▶ [INSTRUKSI 1]
Salin ulang bagian artikel tentang hiwalah yang dimulai dari "Sederhananya, hiwalah adalah" dan berakhir pada "jawab utang tersebut.". Ganti setiap "hiwalah" di dalamnya dengan "hawalah".
▶ [INSTRUKSI 2]
Jawab pertanyaan berikut berdasarkan artikel tentang hiwalah.
(a) Apa arti kata "hiwalah" secara bahasa?
(b) Ayat Alquran mana yang dikutip dalam artikel itu?
(c) Apa sebutan bagi pihak yang menerima kewajiban pembayaran dalam hiwalah?
▶ [INSTRUKSI 3]
Teruskan artikel tentang hiwalah mulai dari kalimat terakhirnya.

▶ [TEKS PILIHAN]
::::
Hiwalah: Pengertian, Syarat, dan Ketentuan dalam Islam
16 November 2024 | Tim Bank Mega Syariah
Hiwalah adalah salah satu bentuk akad dalam Islam yang sering ditemukan dalam transaksi keuangan. Dalam konsep muamalah, hiwalah atau hawalah berkaitan dengan pengalihan utang dari satu pihak ke pihak lain.
Dengan prinsip ini, Islam keadilan dalam pengelolaan utang-piutang. Sebab, utang bisa diselesaikan dengan cara yang baik dan mengurangi risiko perselisihan.
Lantas, seperti apa konsep hiwalah dan apa saja syarat agar bisa terjadi pengalihan utang yang sah menurut syariah? Yuk, simak penjelasan lengkap pada artikel berikut ini!
Apa Itu Hiwalah?
Sederhananya, hiwalah adalah jenis akad pemindahan kewajiban atau pengalihan hak dalam pembayaran utang dari satu pihak ke pihak lain.
Secara bahasa, "hiwalah" berarti "pindah." Dalam pengertian syariat, hiwalah adalah pemindahan hak dari pihak yang berutang (muhil) kepada pihak lain yang menerima kewajiban pembayaran (muhal alaih).
Dengan hiwalah, pihak yang berpiutang tidak perlu menagih langsung kepada yang berutang, melainkan bisa beralih kepada pihak yang telah menerima pemindahan tanggung jawab utang tersebut.
Dasar Hukum Hiwalah dalam Islam
Konsep hiwalah memiliki dasar hukum dalam Alquran, hadits, dan pandangan ulama. Salah satu dasar dari praktik ini adalah hadits Nabi Muhammad SAW yang menyatakan:
Hiwalah adalah salah satu bentuk muamalah yang didasari oleh ajaran Islam untuk menjaga hak dan menghindari perselisihan dalam utang-piutang.
Allah berfirman dalam QS. Al-Baqarah ayat 282:
"Wahai orang-orang yang beriman! Apabila kamu melakukan utang piutang untuk waktu pembayaran yang ditentukan, hendaklah kamu menuliskannya untuk melindungi hak masing-masing dan untuk menghindari perselisihan… Dan persaksikanlah dengan dua orang saksi laki-laki di antara kamu...."
Ayat ini menjelaskan pentingnya pencatatan dan saksi dalam transaksi utang-piutang, terutama untuk mencegah kesalahpahaman dan perselisihan. Dalam transaksi yang melibatkan penundaan pembayaran seperti hiwalah, pencatatan sangat dianjurkan untuk memperjelas status utang dan hak antara pihak-pihak terkait.
Ketentuan Akad Hiwalah
Agar akad hiwalah dapat berlangsung dengan sah, terdapat rukun dan syarat yang harus dipenuhi, serta konsekuensi yang menyertainya. Berikut penjelasan lengkap mengenai rukun, syarat, dan konsekuensi dalam transaksi hiwalah.
::::
▶ [CUPLIKAN DATA]
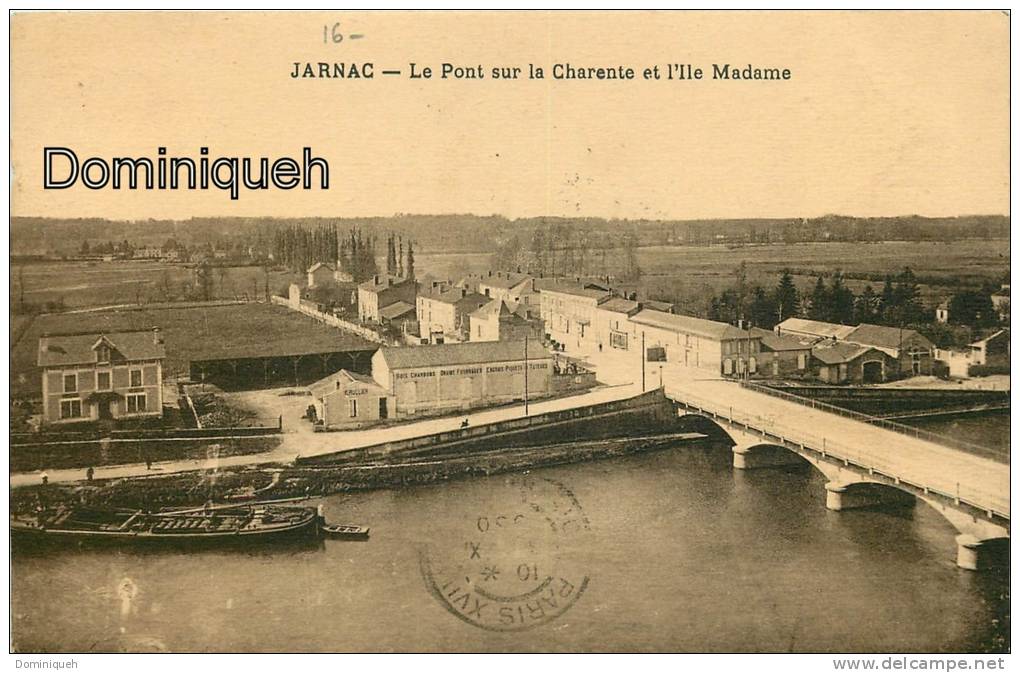 Le Pont Sur La Charente Et L'Ile Madame - Jarnac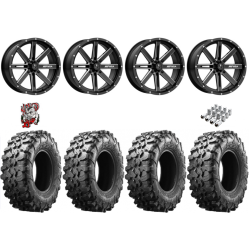 Maxxis Carnivore 28x10-14 Tires on MSA M41 Boxer Wheels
::::
▶ [KOTAK JAWABAN 1]
Sederhananya, hawalah adalah jenis akad pemindahan kewajiban atau pengalihan hak dalam pembayaran utang dari satu pihak ke pihak lain.
Secara bahasa, "hawalah" berarti "pindah." Dalam pengertian syariat, hawalah adalah pemindahan hak dari pihak yang berutang (muhil) kepada pihak lain yang menerima kewajiban pembayaran (muhal alaih).
Dengan hawalah, pihak yang berpiutang tidak perlu menagih langsung kepada yang berutang, melainkan bisa beralih kepada pihak yang telah menerima pemindahan tanggung jawab utang tersebut.

▶ [KOTAK JAWABAN 2]
(a) Pindah.
(b) QS. Al-Baqarah ayat 282.
(c) Muhal alaih.

▶ [KOTAK JAWABAN 3]
Rukun Hiwalah
Rukun hiwalah adalah elemen yang wajib ada dalam akad hiwalah. Apabila salah satu rukun tidak terpenuhi, maka akad hiwalah tidak dapat dilaksanakan. Berikut adalah rukun-rukun hiwalah:
Muhil: pihak yang memiliki tanggungan utang dan hendak memindahkan tanggung jawab utangnya kepada pihak lain. Muhil harus memenuhi beberapa syarat, yaitu berakal sehat, sudah baligh, dan bersedia melaksanakan akad hiwalah atas kehendak sendiri tanpa paksaan dari pihak mana pun.
Muhal: pihak yang memberikan piutang kepada muhil. Sama seperti muhil, muhal juga harus berakal sehat, sudah baligh, dan harus memberikan persetujuan secara sukarela tanpa tekanan. Muhal juga harus hadir dan mengucapkan ijab qabul sebagai tanda penerimaan akad hiwalah, serta disaksikan oleh pihak-pihak terkait.
Muhal’alaih: pihak yang menerima pemindahan tanggung jawab untuk melunasi utang muhil kepada muhal. Syarat yang harus dipenuhi oleh muhal’alaih adalah berakal sehat, baligh, dan memiliki kemampuan finansial untuk menanggung utang tersebut. Pengucapan ijab qabul oleh muhal’alaih dilakukan dalam majelis akad bersama dengan muhil dan muhal.
Utang yang dipindahkan: berbentuk harta yang nyata dan bernilai, seperti uang atau barang berharga. Utang ini tidak boleh berupa barang setengah jadi atau janji bantuan yang belum terlaksana, karena hukum syariat menetapkan bahwa objek hiwalah harus memiliki nilai nyata dan wujud jelas.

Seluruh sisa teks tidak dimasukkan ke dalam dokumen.